BANGKOK (Reuters) - Thailand’s junta will invoke a constitutional provision this week to help speed investment approvals in an ambitious $44-billion effort to develop the country’s industrial east, a government spokesman said on Tuesday.
Growth in Southeast Asia’s second-largest economy has lagged regional peers since the army took power in 2014. Planned large infrastructure projects have been slow to get off the ground.
The military government hopes the Eastern Economic Corridor (EEC) development project will lift growth to about 5 percent a year by 2020, from a projected figure of around 3 percent to 4 percent this year.
“The government is committed to the EEC in order to drive the country’s economy,” the government spokesman, Sansern Kaewkamnerd, told reporters, adding that he expected the measure to be announced this week.
The measure will allow a panel chaired by Prime Minister Prayuth Chan-ocha to approve public-private investment projects in the corridor, hastening a process that now takes between eight and nine months, Sansern said.

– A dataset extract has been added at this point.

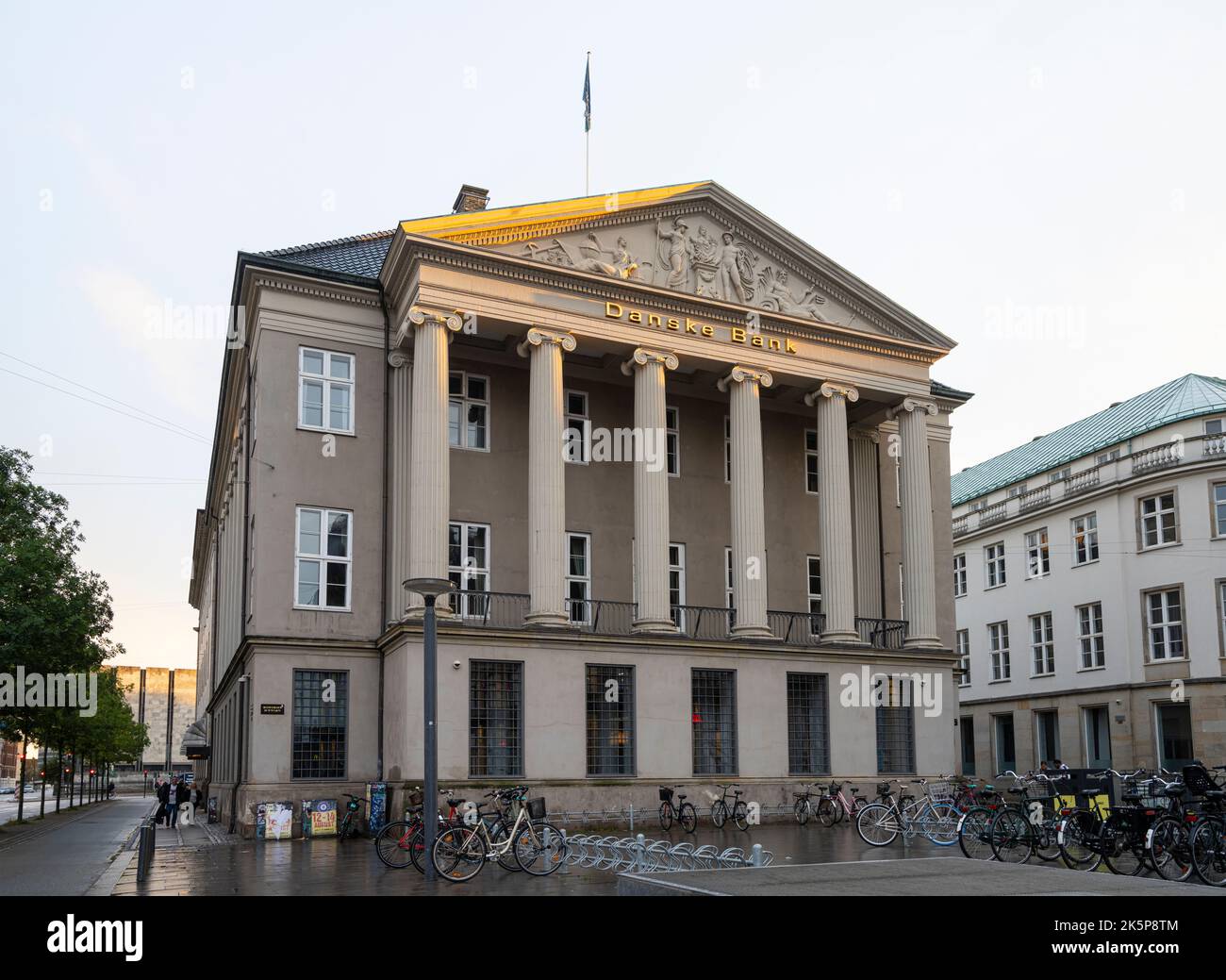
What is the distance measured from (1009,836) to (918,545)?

It will also help cut to less than a year the time needed for environment impact assessments, he added.
The government will use Article 44 of the constitution, which makes final any of its actions, to drive through the changes, which will also allow foreigners a stake of more than 50 percent in firms in the aerospace maintenance business, Sasern said.

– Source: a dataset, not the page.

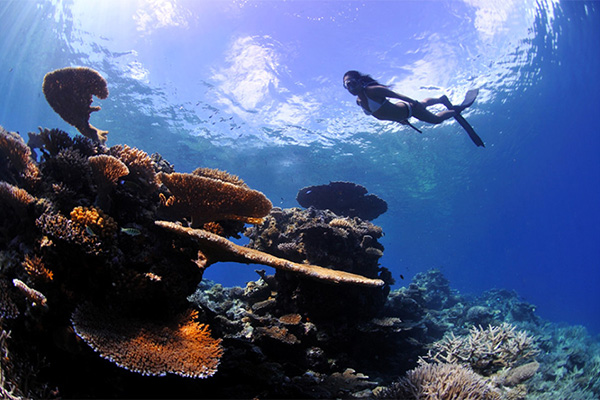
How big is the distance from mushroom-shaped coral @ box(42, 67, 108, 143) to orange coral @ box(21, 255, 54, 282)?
2671 mm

Thailand hopes to attract foreign participation in the sector by offering a controlling stake that would allow investors to protect their patents and copyrights for the processes involved, he added.
Thailand has identified the industry as key to its ambitions of becoming an Asian aviation hub.
In February, the government said it hoped to attract 1.5 trillion baht (£33.6 billion) in private investment to the development corridor, which encompasses links among the three eastern provinces of Chonburi, Rayong, and Chachoengsao.
The government plans to invest 300 billion baht in the project.